- **本文セクション**
韓国の漫画・ウェブトゥーン、昨年上半期輸出70%↑…K-コンテンツで存在感 写真枚 国際ニュース〈AFPBB News(2024年1月14日)〉

 誰が言ったか「率が強調されているときは額を確認してみるべし」。漫画(というかウェブトゥーン)の輸出額は昨対比71.3%増ですが、金額では「約9000万ドル」とのことです。1ドル150円で日本円換算すると、2023年上半期は約135億円。つまり、さらに一期前の2022年上半期は約79億円ということになります。

 普通に考えたら、ここには日本の「LINEマンガ」や「ピッコマ」での韓国原作作品の販売額も含まれていると思いますが、この記事からは不明です。ジェトロなど他でちょっと調べた程度ではわかりませんでした。含まれているとしたら、正直「え? その程度だったの?」という印象を受けます。日本以外への輸出額もあるわけですからね。

 まあ、インプレス総合研究所『電子書籍ビジネス調査報告書2023』の「コミックのうち約1割」が縦スク(つまり2022年度約520億円)という推計と、大きな齟齬はないでしょう。こちらには日本原作作品も含まれているわけですし。しかし、2022年の時点であれだけ「覇権広げる」「躍進」などと褒め称えられていたのに……そこから2023年に伸びたのが事実としても、釈然としないものがあります。

 私は、2022年の回顧で「縦読みマンガ単独の市場規模がわからない」から「断片的な情報で、過剰評価もしなくないし、過小評価もしたくない」と判断を保留していました。その態度はやはり正しかったなあ、と思いました。

Amazonのデジタルコンテンツが保証期間1年(かもしれない)件〈妄想科學倶樂部(2024年1月16日)〉

 また「消える電子書籍」問題勃発か? と少し騒ぎになっていました。ただ、こちらの当事者の方による記事の後ろのほうを読むに、本件は「過去1年以内に購入されたものに限り復元および再送ができる」というカスタマーサポートの回答が誤りであった可能性が高そうです。私も、サポートからトンチンカンな回答をもらった経験があるので、これもそういう類いなのだろうなあ、と。

 あと、ライブラリーから削除したわけではないのに、検索しても出てこないという症状は、私も遭遇した記憶があります。このブログ同様、検索しても出ないのにスクロールで遡っていくと表示されるとか、アプリだと表示されないのにKindle端末だと表示されるとか。「なんじゃこれ?」と苦笑いさせられた思い出が。そのあたりになにか不具合でもあるのでしょうかね?

生成AI、縦読み漫画の「助っ人」に 制作期間10分の1も〈日本経済新聞(2024年1月16日)〉

 マンガやウェブトゥーンへの生成AIの活用について。これは主に制作期間短縮という観点の話題ですが、マンガ家ユニットうめの小沢高広氏が文化審議会著作権分科会法制度小委員会(第3回)のヒアリングで、生成AIを使うことにより「時間が短縮されると、より深く掘って余計なことまでまたつい凝ってしまう」「効率化は図られているはずなんですが、より深く描いてしまっているという可能性が高い」とおっしゃっていたのを思い出しました。さもありなん。

- **データ抜粋**
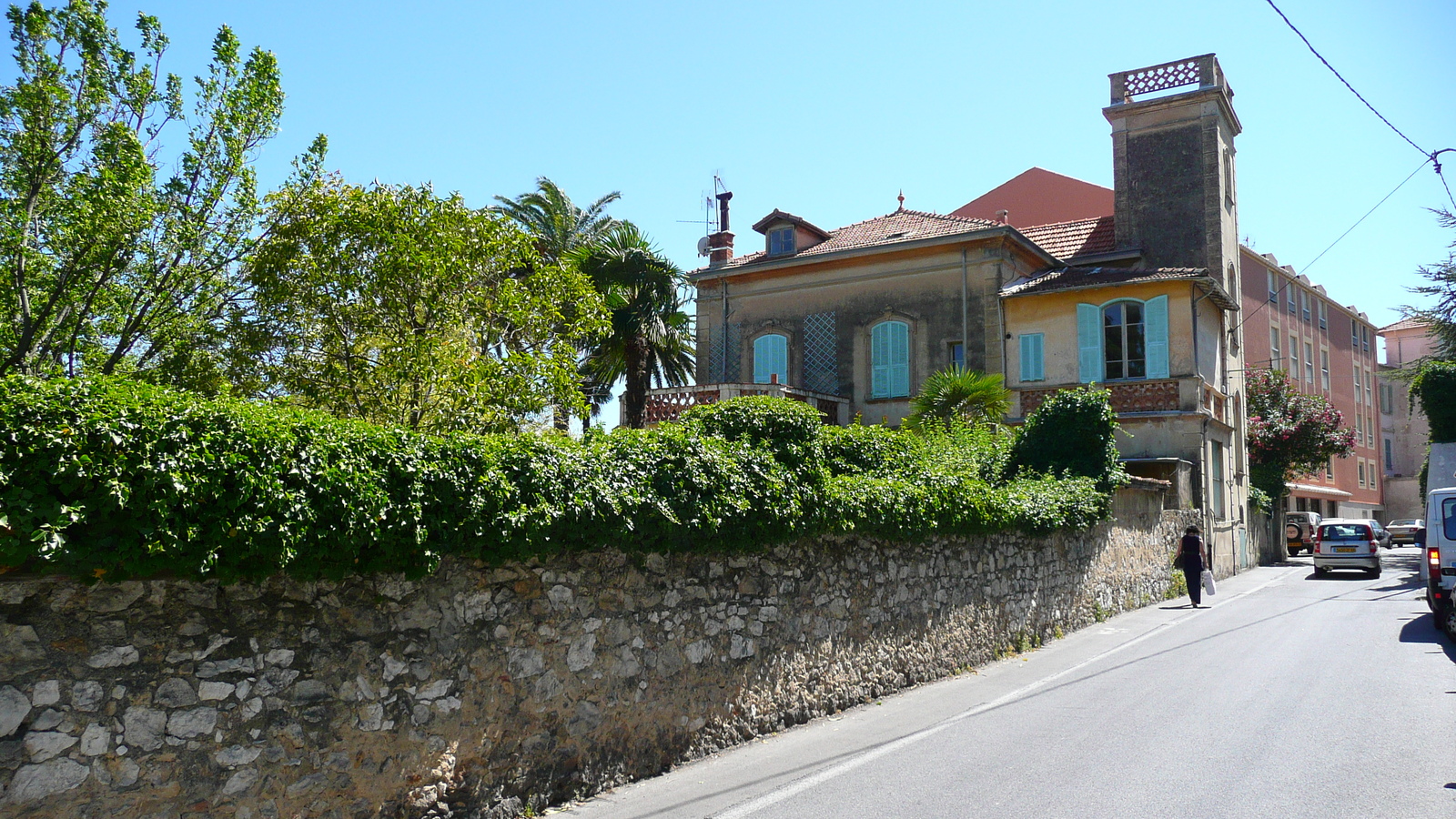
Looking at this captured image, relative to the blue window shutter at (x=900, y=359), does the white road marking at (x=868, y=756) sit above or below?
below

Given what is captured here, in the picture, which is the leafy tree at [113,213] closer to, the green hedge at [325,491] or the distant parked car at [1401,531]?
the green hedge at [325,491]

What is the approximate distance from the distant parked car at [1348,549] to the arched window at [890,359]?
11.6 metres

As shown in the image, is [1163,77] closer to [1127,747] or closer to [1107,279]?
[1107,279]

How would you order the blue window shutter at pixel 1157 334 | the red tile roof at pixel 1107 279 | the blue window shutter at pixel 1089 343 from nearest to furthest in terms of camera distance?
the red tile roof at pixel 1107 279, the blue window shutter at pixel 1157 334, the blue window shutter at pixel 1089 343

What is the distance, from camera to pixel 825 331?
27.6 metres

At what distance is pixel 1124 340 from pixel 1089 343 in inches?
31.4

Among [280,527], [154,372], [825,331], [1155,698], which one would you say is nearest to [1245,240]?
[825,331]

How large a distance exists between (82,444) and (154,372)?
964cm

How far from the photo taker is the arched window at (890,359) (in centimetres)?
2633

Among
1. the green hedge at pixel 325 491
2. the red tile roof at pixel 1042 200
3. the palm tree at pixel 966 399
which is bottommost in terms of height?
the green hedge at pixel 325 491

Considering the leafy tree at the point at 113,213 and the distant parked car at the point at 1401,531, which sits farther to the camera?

- **課題の要件**
• a. 本文の各見出しで〈〉内に記された掲載元の名称をすべて挙げてください。
• b. 本文のうち「誰が言ったか「率が強調されて」から「9億円ということになります。」までを、一字一句変えずに書き写してください。
ここでの作業にデータは用いません。

- **課題ごとの結果**
• a.
AFPBB News
妄想科學倶樂部
日本経済新聞

• b.
誰が言ったか「率が強調されているときは額を確認してみるべし」。漫画(というかウェブトゥーン)の輸出額は昨対比71.3%増ですが、金額では「約9000万ドル」とのことです。1ドル150円で日本円換算すると、2023年上半期は約135億円。つまり、さらに一期前の2022年上半期は約79億円ということになります。